In all votes deliberated upon by each body, the size of quorum is correlated with the size of grants. In other words, a small grant needs a small quorum and a large grant needs a large quorum. The treasury structure would remain the same:
- Grants Committee Treasury → Funds projects
- DAO Treasury → Funds Guild operations
Project Evaluation Process
- Project leads must present their project to the Representatives
- Typical Grants committee process
- No “ongoing” project proposal evaluations.
- New project proposals are reviewed halfway between seasons
- Review occurs over a set period of time (ex: 2-3 weeks)
- No new proposals until the next season → gives us leeway for funding
- This will reduce the ongoing drain of the grants treasury
- Our budget is predefined
- The opportunities present themselves at once so we can pick the most important/valuable projects to fund
- New project proposals are reviewed halfway between seasons
- Representatives Evaluate Project proposals
- Evaluate proposals based on the Project Evaluation Framework
- Work with project leads to set milestones and metrics for next review
- If the project achieves a quorum, the proposal goes to the Grants Committee
- Grants Committee
- Can Veto the project or not
- Decided on a quorum
- If the project is Vetoed it goes back to the Representatives to be reworked
- If the project is still Vetoed, it will not be funded
- Projects may reapply during the next funding round
- If a project passes it will be added to a snapshot vote, where BANK holders can vote to veto particular projects.
FAQ
- Why focus on revenue?
- Without the generation of revenue we are forced to fund projects through the minting of BANK. This inflation will reduce the value of BANK, diluting token holders until the value is effectively 0. Revenue allows us to fund initiatives in a self-sustainable manner.
- What problem does this solve?
- This structure will allow us to fund projects more strategically, decentralize governance over the Grants Committee Treasury, and improve our project evaluation process.
- Why are we adding more bureaucracy to this process?
- In general, the addition of the Representative group will slow down the approval process and give us more granular evaluation of projects. When we’re approving things too loosely, added friction will slow down the velocity of BANK. This also serves to decentralize the Grants Committee’s responsibilities.
- Shouldn’t we be decentralized and flexible?
- The addition of the Representative working group will both improve project evaluation and decentralize the funding process. Previously, the Grants committee held sole responsibility for project evaluation. In the new framework, members have a more direct influence on what gets funded through representatives.
- How do projects work with guilds to set prices?
- The Grants Committee and Representatives will monitor market prices for roles and expertise. Price discovery should occur through executed bounties.

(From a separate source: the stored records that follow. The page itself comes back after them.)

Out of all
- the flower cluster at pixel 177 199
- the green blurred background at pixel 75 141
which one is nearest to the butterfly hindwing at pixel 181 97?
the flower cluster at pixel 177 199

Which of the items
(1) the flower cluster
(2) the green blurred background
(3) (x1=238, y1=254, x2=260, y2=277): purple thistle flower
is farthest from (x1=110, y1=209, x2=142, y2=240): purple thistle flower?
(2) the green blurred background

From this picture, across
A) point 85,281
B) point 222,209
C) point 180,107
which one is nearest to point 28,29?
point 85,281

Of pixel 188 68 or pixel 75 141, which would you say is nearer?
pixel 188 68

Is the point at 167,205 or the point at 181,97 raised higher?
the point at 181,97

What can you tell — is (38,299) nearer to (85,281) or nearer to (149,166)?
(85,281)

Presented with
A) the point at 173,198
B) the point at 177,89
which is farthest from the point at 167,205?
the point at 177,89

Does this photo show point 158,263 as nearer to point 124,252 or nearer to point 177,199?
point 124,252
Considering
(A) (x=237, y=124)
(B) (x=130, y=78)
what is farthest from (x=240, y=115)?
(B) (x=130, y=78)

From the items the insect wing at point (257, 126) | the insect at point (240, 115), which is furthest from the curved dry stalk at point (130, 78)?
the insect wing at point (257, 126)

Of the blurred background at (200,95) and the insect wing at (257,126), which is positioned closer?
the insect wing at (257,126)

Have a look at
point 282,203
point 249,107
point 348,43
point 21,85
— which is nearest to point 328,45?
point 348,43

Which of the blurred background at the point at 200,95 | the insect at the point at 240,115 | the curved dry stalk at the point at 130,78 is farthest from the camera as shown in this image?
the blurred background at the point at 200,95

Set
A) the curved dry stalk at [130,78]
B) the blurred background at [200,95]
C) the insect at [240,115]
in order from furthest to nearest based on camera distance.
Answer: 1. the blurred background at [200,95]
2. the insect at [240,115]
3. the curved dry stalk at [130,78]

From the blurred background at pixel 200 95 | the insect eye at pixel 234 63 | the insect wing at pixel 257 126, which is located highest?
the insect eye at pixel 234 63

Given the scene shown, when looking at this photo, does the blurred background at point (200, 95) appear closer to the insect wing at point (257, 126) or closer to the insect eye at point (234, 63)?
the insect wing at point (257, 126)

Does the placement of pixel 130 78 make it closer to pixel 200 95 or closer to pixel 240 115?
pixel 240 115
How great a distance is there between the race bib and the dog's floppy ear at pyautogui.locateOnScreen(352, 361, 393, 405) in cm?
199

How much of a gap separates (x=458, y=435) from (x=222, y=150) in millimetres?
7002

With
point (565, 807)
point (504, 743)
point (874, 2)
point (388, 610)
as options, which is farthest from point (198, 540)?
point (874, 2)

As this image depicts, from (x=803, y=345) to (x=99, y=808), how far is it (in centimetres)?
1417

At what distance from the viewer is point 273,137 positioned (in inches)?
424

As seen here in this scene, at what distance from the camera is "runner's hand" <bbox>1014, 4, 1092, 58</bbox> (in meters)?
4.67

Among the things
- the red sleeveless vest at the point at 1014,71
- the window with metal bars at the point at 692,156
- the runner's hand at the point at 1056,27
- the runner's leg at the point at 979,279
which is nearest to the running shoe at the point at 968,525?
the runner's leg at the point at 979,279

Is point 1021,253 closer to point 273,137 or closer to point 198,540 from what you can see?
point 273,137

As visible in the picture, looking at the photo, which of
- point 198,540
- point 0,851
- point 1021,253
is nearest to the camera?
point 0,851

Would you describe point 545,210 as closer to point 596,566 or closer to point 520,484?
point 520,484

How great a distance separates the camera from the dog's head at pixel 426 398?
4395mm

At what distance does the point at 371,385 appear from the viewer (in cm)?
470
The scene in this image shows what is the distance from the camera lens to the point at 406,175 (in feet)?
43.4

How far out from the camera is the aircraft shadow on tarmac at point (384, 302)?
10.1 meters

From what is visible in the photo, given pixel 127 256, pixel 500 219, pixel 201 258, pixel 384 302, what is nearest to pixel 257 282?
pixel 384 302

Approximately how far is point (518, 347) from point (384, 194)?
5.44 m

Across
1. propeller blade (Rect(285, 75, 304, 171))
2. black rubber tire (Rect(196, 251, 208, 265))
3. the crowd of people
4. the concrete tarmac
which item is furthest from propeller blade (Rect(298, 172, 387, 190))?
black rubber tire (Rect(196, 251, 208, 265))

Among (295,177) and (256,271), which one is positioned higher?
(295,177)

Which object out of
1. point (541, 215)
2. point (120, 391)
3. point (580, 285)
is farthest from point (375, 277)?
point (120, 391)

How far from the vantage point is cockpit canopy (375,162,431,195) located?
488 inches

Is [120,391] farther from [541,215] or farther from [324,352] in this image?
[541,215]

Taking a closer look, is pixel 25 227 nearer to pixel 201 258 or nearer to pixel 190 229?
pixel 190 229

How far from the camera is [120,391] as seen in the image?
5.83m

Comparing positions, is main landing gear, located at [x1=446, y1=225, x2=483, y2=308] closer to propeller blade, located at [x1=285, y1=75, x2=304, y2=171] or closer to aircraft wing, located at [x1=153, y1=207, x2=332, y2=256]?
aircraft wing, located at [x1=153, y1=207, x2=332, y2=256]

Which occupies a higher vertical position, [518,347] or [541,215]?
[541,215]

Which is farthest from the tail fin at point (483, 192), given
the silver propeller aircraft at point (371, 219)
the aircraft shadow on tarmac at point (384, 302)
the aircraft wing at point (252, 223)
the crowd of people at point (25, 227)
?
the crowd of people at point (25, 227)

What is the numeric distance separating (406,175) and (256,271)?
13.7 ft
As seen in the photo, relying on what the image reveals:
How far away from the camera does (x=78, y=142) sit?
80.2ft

- Why only fund twice a season?
- The benefit here is twofold:
- This will allow project leads to create MVPs and build a strong case for their project.
- The Grants Committee will have better control over the purse. Given a limited set of projects to fund, the Grants Committee and Representatives can pick the most important projects for the DAO.
Closing Thoughts
These are my thoughts as of now and this structure is not a final solution. It should be iterated and improved on. Still, this gives us something to work with and I think a structure like this will solve many of the challenges we have as a DAO.
bDAO strong!
Thank you to @siddhearta for working through this problem with me. Your feedback was invaluable.